Source
>> BEGIN
The main slowness has been because the game is using immediate-mode OpenGL. This means the CPU has to wait on every command sent to the GPU. It is one of the easiest ways to get something up and running, but also the least efficient.

I believe Toady is working with someone (can't recall name, offhand, sorry) to incorporate a much more efficient rendering technique (VBOs) into the game, which means the CPU will stop waiting on the GPU for the most part.

At that point, graphic speed should remain a non-issue, and CPU should be much better as all that excessive CPU-GPU communication will be gone.

Baughn · « **Reply #106 on:** September 11, 2008, 01:18:21 pm »

Me, possibly among others.

Mmh. Immediate mode doesn't do what you said, though - it doesn't force synchronization on every call. That *might* be how it works today, but I rather doubt it.

Instead, in immediate mode the calls are supposed to build up some sort of scene description inside the opengl driver, that is then transferred to the GPU when you flush. Or when you hit the buffer size limit. In any case, while that can be *fairly* fast if it's well optimized, the unfortunate fact is that it isn't well optimized in modern drivers - and the code is bit-rotting more every month, since nobody uses it.

It's even deprecated in opengl 3. Yep, time to replace it.

Jorgon · « **Reply #107 on:** September 11, 2008, 01:57:21 pm »

Supporting windows software rendering is worse than I initially thought. Well the code was fairly easy, but there are not any optimizations I can do that can match Toady's PARTIAL_PRINT. I can get 250% performance increases, but that still only gets the framerate up to 80 fps on my virtual machine (from 25 with normal, no partial print) with full processor usage during the hottest parts of battle. In contrast, Toady's partial print code is consistently 100, which is the limit in the init file.

I mean it is a remarkable improvement, and I really cannot complain, but I am my own worst critic, and am disappointed I couldn't get it up to 100.
>> END
Required task 1
Determine how many lines of the records contain the string "back". Reply with the number only.

Record extracts
>> BEGIN
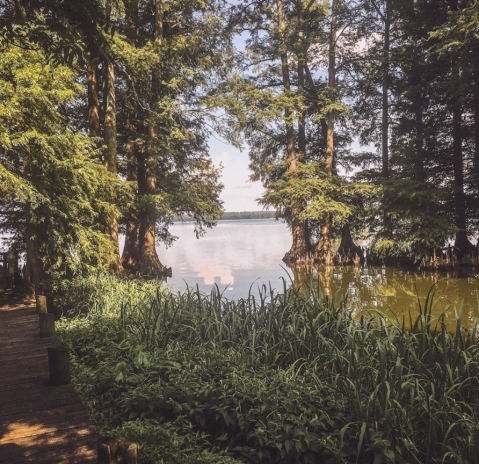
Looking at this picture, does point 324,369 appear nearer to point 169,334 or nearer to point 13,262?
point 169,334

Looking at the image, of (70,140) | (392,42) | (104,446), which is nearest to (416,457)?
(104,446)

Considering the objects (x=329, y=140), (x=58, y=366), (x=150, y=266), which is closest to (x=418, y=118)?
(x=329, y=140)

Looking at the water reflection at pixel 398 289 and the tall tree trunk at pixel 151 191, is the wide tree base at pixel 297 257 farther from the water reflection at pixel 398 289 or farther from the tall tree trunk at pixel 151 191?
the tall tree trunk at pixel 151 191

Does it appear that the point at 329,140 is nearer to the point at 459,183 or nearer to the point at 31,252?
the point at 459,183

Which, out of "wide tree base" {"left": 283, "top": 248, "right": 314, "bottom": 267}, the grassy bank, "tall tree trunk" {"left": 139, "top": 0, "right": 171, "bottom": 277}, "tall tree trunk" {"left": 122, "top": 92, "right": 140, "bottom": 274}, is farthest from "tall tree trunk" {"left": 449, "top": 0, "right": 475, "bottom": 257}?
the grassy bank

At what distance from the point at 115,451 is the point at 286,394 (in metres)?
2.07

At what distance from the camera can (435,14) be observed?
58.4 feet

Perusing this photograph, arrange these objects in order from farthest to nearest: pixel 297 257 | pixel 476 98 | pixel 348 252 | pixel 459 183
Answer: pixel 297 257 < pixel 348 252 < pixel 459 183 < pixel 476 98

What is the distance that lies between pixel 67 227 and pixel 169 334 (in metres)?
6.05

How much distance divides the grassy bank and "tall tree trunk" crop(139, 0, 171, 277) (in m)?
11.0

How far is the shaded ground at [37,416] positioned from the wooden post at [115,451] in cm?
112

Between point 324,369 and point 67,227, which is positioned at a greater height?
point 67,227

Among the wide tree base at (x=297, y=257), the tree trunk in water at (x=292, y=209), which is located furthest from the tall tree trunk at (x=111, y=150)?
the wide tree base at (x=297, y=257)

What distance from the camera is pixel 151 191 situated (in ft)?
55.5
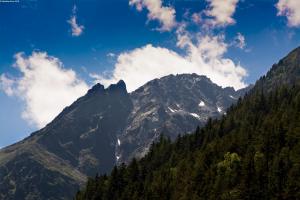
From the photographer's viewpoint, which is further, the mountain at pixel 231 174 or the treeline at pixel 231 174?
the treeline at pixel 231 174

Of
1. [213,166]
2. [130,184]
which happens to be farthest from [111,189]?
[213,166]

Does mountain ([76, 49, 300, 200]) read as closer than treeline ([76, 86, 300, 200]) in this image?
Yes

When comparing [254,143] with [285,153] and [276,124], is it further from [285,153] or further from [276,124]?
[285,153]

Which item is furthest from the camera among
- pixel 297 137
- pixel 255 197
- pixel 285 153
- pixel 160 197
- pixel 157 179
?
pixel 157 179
>> END
>> BEGIN
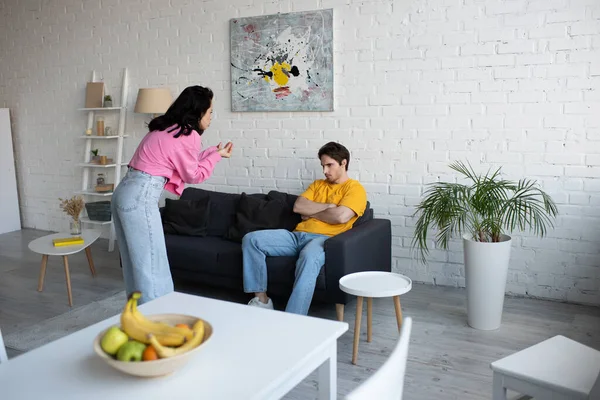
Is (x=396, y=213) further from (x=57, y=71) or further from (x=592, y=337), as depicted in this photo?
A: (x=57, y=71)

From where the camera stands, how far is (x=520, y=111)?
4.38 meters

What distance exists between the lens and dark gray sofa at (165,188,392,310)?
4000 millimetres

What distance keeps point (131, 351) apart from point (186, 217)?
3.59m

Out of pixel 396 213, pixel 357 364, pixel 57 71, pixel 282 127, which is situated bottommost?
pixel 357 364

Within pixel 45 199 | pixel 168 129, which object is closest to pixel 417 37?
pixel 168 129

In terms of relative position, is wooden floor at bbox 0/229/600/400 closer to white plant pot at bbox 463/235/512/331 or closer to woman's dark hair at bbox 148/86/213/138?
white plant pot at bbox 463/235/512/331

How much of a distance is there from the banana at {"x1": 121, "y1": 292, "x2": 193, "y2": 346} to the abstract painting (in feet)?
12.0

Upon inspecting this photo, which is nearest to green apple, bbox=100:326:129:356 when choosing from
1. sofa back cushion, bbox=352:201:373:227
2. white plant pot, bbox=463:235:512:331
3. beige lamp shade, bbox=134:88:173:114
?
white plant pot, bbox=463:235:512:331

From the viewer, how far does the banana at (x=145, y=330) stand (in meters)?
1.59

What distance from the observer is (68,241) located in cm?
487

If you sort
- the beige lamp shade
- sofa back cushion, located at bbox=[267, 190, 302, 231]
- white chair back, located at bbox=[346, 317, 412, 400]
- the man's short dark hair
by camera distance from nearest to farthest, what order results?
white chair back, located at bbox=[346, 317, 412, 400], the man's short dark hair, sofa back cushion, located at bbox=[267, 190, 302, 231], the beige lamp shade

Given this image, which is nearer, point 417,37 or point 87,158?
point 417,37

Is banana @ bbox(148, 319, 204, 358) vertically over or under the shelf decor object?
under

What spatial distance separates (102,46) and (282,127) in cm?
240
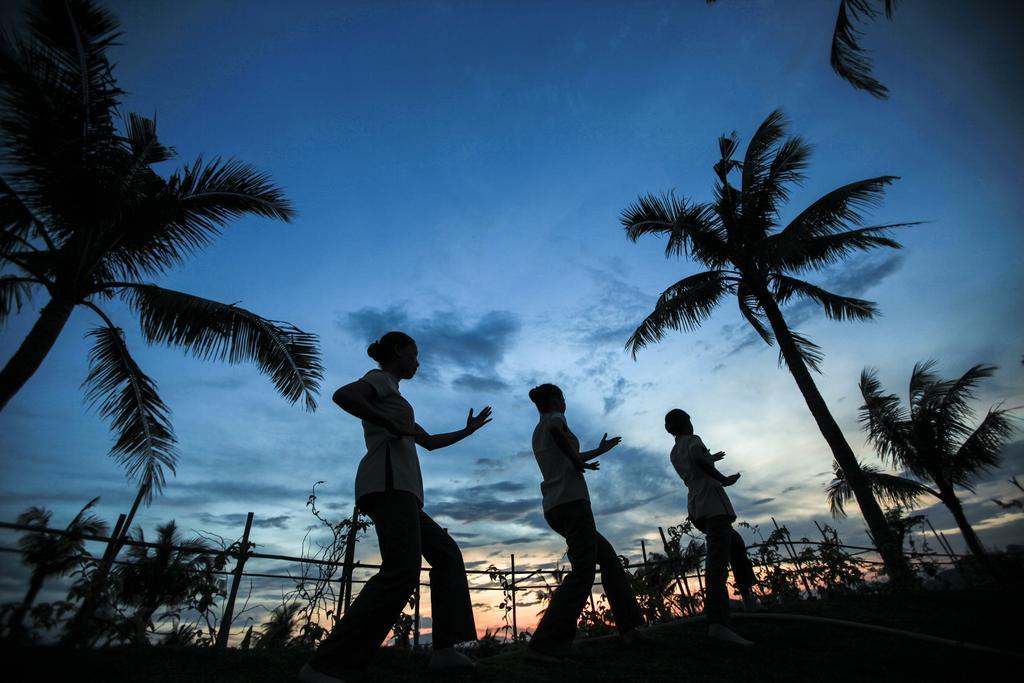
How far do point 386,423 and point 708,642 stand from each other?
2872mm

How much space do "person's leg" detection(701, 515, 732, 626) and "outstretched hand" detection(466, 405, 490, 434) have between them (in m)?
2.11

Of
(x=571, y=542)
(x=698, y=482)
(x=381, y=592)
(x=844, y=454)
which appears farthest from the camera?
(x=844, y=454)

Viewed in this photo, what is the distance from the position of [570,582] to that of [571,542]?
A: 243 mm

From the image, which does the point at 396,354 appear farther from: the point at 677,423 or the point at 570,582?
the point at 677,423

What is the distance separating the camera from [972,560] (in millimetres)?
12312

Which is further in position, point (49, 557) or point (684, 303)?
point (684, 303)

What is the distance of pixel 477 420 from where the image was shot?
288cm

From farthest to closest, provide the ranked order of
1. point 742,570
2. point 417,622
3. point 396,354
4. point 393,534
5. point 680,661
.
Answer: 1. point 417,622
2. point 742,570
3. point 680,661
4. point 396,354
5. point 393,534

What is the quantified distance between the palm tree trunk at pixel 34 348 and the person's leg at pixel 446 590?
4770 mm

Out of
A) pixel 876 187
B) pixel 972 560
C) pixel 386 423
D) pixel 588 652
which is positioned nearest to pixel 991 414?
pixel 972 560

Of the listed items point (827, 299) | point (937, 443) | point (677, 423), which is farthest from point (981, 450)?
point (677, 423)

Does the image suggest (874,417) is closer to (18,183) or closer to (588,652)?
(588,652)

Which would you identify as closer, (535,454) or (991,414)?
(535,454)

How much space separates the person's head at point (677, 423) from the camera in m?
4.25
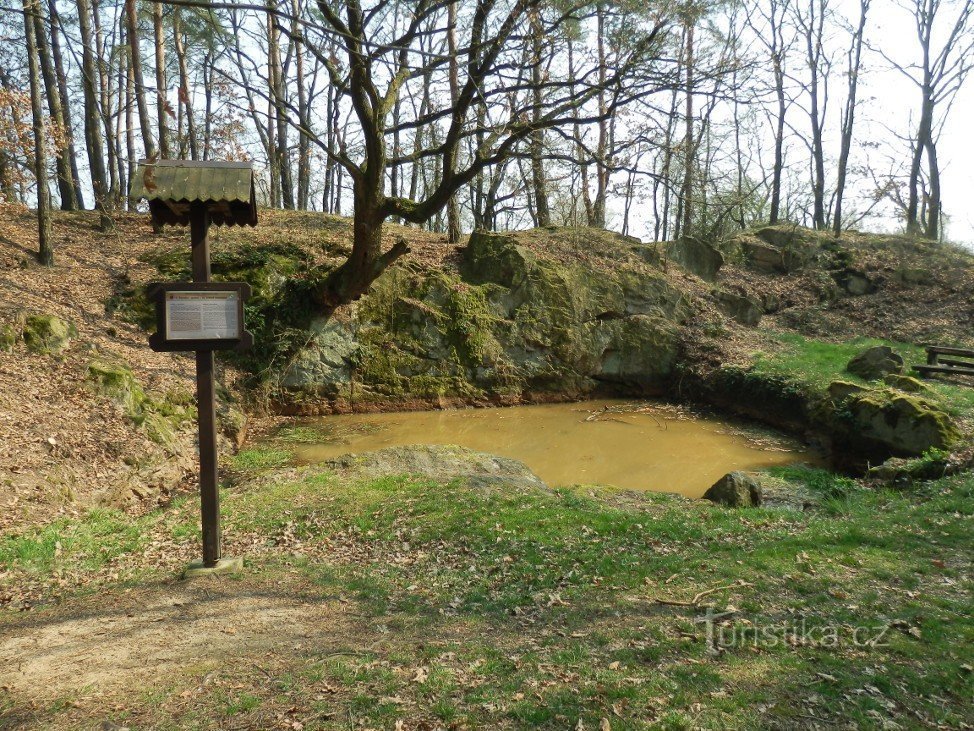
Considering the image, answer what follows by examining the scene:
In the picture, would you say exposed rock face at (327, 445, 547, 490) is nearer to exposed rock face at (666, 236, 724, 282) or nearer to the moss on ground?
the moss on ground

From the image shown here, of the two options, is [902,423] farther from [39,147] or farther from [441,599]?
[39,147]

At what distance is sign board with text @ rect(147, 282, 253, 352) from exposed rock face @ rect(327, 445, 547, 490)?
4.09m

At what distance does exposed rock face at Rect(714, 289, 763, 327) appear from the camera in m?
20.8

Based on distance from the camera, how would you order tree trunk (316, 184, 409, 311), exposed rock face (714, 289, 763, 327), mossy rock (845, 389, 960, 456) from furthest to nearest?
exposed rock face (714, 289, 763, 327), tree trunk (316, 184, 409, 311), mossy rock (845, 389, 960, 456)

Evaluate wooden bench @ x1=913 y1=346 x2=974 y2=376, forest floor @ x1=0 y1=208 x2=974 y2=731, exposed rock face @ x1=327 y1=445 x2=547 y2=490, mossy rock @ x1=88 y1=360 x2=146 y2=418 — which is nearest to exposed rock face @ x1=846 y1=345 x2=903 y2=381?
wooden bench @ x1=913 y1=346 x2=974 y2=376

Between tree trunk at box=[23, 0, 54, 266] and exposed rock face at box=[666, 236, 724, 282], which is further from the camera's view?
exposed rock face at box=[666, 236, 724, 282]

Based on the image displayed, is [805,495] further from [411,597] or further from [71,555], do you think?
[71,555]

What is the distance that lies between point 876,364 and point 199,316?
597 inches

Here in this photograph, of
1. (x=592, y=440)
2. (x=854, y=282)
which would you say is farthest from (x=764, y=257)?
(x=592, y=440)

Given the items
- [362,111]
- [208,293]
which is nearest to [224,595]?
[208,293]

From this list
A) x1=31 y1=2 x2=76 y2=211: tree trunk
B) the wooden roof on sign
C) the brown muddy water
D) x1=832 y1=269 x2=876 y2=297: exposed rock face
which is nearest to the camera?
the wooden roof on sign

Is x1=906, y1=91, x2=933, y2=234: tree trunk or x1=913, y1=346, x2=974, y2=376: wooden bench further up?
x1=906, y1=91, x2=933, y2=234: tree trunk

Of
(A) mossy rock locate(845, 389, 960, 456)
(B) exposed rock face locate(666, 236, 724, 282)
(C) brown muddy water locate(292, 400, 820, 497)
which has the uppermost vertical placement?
>> END
Required task 2
Name every person mentioned by name in the forum thread on OpenGL rendering speed.

Complete answer 1
4

Complete answer 2
Toady, Baughn, Jorgon